INGREDIENTS FOR MAPLE PECAN COOKIES
All of the ingredients for this cookie are pretty straight forward-- basic cookie ingredients like flour, sugar, baking soda, with the addition of what's in the name! Here is everything you need to make a batch of these amazing cookies!
• All-purpose flour
• Baking soda
• Granulated + brown sugar
• Maple syrup
• Unsalted butter
• Vanilla + maple extract
MAKING THE CINNAMON ICING
Now, I will say- putting glaze on these maple pecan cookies is not a necessary step. They are sooo good plain as is. However, I have to admit that the glaze does make them even better!
Making this cinnamon glaze could really not be more simple. You are literally just adding all of the ingredients to a bowl and whisking until the mixture is smooth. Here's what you'll need to make it.
• Powdered sugar
• Maple syrup
• Vanilla extract
• Pinch of salt
Honestly, just put all of the glaze ingredients in a bowl and whisk until the glaze is smooth. That's it! Make the glaze once your cookies are out of the oven and cool.

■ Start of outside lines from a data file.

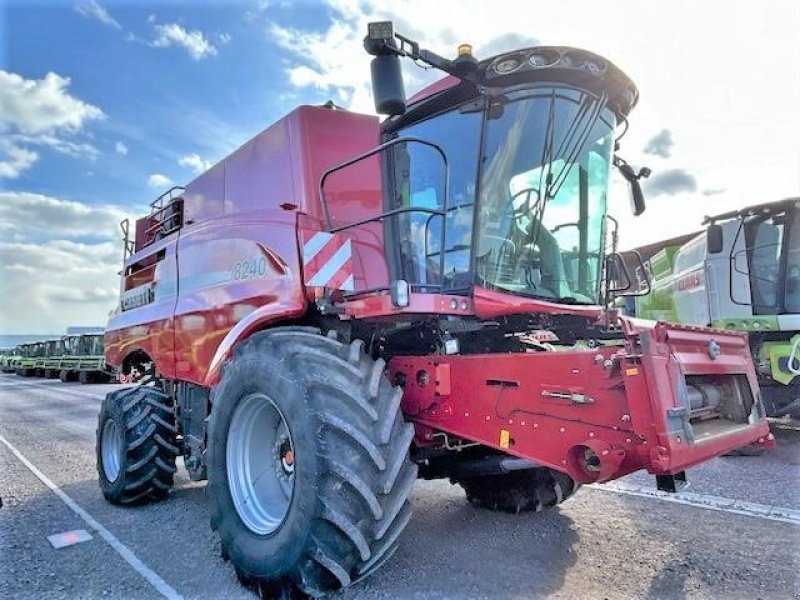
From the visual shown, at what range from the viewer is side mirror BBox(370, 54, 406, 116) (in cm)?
289

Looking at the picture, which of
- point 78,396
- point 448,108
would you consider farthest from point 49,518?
point 78,396

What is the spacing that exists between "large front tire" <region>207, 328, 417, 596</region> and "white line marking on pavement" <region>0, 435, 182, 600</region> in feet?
1.17

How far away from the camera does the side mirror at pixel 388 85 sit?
289 centimetres

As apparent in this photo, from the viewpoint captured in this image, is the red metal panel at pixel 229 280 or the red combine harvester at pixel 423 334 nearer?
the red combine harvester at pixel 423 334

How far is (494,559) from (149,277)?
446cm

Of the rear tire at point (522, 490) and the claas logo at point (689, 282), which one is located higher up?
the claas logo at point (689, 282)

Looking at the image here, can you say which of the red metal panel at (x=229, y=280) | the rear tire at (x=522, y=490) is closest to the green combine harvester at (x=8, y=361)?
the red metal panel at (x=229, y=280)

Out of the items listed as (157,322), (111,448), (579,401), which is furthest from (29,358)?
(579,401)

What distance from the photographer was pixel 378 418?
290 cm

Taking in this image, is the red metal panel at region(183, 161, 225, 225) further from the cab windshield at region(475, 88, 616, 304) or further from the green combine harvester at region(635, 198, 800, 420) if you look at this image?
the green combine harvester at region(635, 198, 800, 420)

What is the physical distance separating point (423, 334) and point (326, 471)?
1.33 metres

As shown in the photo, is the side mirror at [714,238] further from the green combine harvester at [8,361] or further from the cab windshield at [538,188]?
the green combine harvester at [8,361]

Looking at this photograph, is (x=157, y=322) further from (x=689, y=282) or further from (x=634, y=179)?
(x=689, y=282)

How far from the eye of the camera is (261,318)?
3760 mm
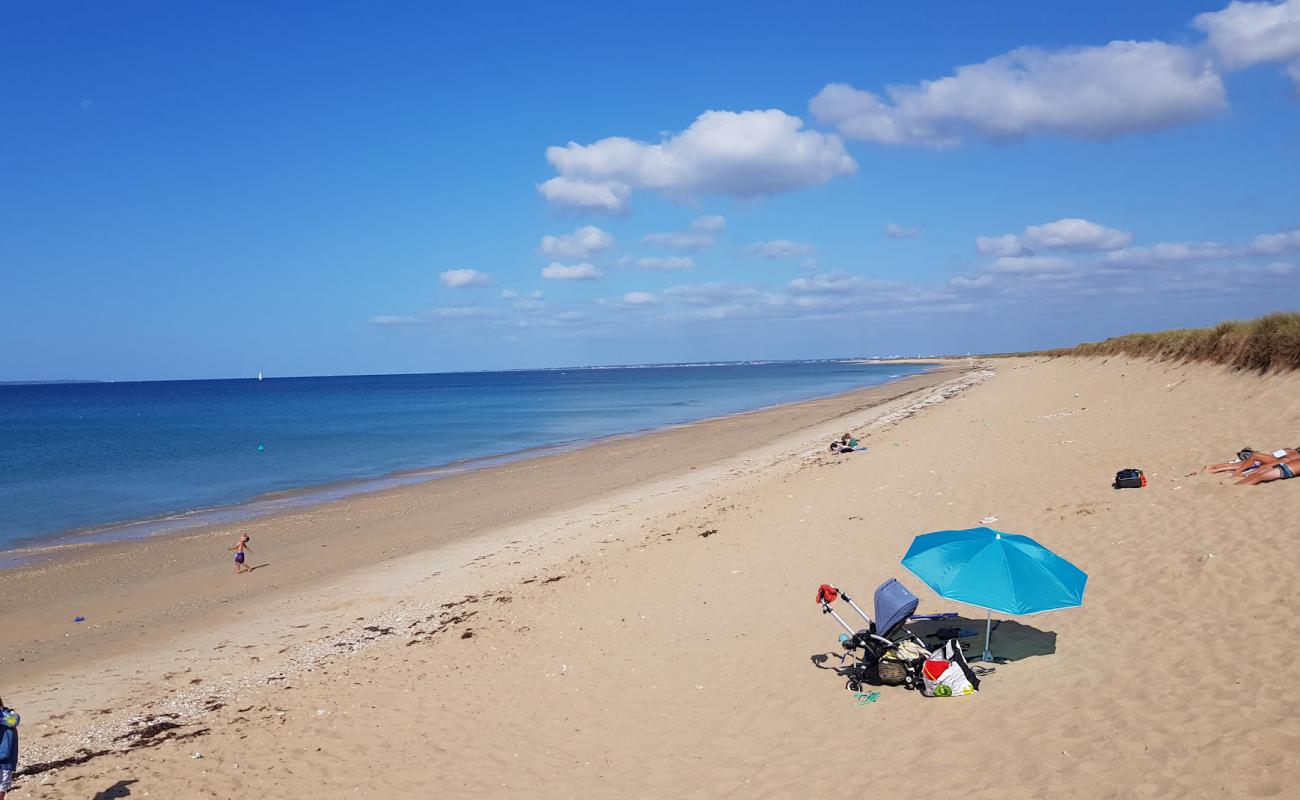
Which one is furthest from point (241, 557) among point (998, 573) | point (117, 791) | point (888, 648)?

TIPS FOR THE BEST MAPLE PECAN COOKIES
• Toast the pecans! Pecans taste great on their own to begin with. But, if you toast them, they taste even better! Toast them on Just add your whole pecans to a skillet, and cook them over medium low heat for 5-6 minutes, stirring occasionally. You'll know the pecans are toasting because they will begin to give off a delicious, nuttiness smell.
• Flatten the cookies before baking. Since this recipe does not call for much butter, the cookies won't spread as much or far as a traditional cookie normally would.
• Make all cookies the same size. For this recipe, I used a small cookie scoop. Each cookie is made up of two small scoops rolled together. It was slightly less dough than using a medium cookie scoop, yielding a slightly smaller cookie. But if you only have a medium cookie scoop, that will work fine as well.
• Allow the cookie dough to rest. While testing these cookies, I found that the cookies maintain their shape a bit more and are a little easier to work with if the dough rests before baking. The easiest and most convenient way to do this is to make the dough, then begin preheating your oven, allowing the dough to rest while it heats up.